After escaping from the carnival, Edgar attempts to kill Noah Bennet in a rage, though Noah stops him with a taser. Keeping him in a freezer to slow down his heart rate and prevent him from escaping, Noah begins to interrogate him about the Carnival. Edgar doesn't reveal much, but Lauren suggests he stop torturing him and simply try talking with him. Noah suggests they work together to stop Samuel Sullivan, to which Edgar finally agrees and gives him detailed information about the Carnival layout. After Noah and Lauren begin discussing a raid on the area, Edgar becomes worried that people may be harmed, saying their home must remain intact and that Samuel is the only problem. Edgar escapes from his bonds and flees, taking the drawn Carnival map with him.

At Nathan Petrelli's wake, Peter Petrelli and Claire talk about how their elders, Angela Petrelli and Noah, had always lied to them, including Nathan's death. Angela is worried that Peter's grief may cause him to get himself harmed, and urges Claire to help him deal with Nathan's death.
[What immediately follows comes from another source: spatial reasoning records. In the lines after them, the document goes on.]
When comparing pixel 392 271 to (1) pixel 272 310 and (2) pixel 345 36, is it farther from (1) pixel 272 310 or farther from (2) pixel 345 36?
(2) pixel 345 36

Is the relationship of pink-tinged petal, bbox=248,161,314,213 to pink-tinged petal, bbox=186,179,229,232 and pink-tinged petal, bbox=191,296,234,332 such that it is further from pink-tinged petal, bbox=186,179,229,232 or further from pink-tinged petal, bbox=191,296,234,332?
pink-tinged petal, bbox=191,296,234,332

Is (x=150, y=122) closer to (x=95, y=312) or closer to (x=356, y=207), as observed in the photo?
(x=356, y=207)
Claire talks to Peter in the kitchen where she cuts herself whilst chopping vegetables. The cut hurts her and does not immediately heal. Peter explains that he still has the Haitian's ability to block others' abilities. Shortly afterwards Claire discovers that Peter has gone to try to stop a crazed office worker from killing his colleagues after being fired. Claire finds Peter attempting to stop the bleeding from one of the wounded; Peter then instructs her to help the woman while he goes to stop the shooter despite Claire's protests. The gunman approaches Claire, though Peter arrives and attempts to talk him down. Though he almost succeeds, the gunman shoots him, though not before Peter manages to subdue him. Peter copies Claire's ability to heal, though not before Claire makes sure Peter won't do anything reckless again. Later, Peter and Claire talk on a rooftop, where Peter promises Claire he won't go after Sylar for revenge. He then asks Claire if she is still in touch with her ex-boyfriend, who had the ability to fly. Later, Peter is shown flying off into the sky in honor of Nathan.

Sylar returns to the carnival, confronting Samuel over what he plans to do with all the people with abilities he has been collecting. Sylar pins Samuel to a wall but finds he can't kill him. Samuel uses the opportunity to incapacitate Sylar with his abilities. Samuel then asks Lydia to use her powers on Sylar to find what he really wants. Lydia reveals to Samuel that Sylar is afraid of dying alone, after being told the same thing by Hiro Nakamura years earlier. Sylar acquires Lydia's ability and discovers she wants to use Sylar for her own means, specifically to stop Samuel, and angrily leaves her. Samuel reveals to Sylar that he loved a woman, Vanessa, though she lives outside the Carnival and Samuel is afraid that she won't accept him for who he really is. Sylar wonders if he is meant to stay or not, and decides to let the ink show. The tattoo on Sylar's arm is revealed to be that of Claire, and the episode ends with Sylar watching Claire through her dorm window.

==Critical reception==
Steve Heisler of The A.V. Club rated this episode together with Upon This Rock a F.

Robert Canning of IGN gave the episode, together with Upon This Rock, 7.3 out of 10.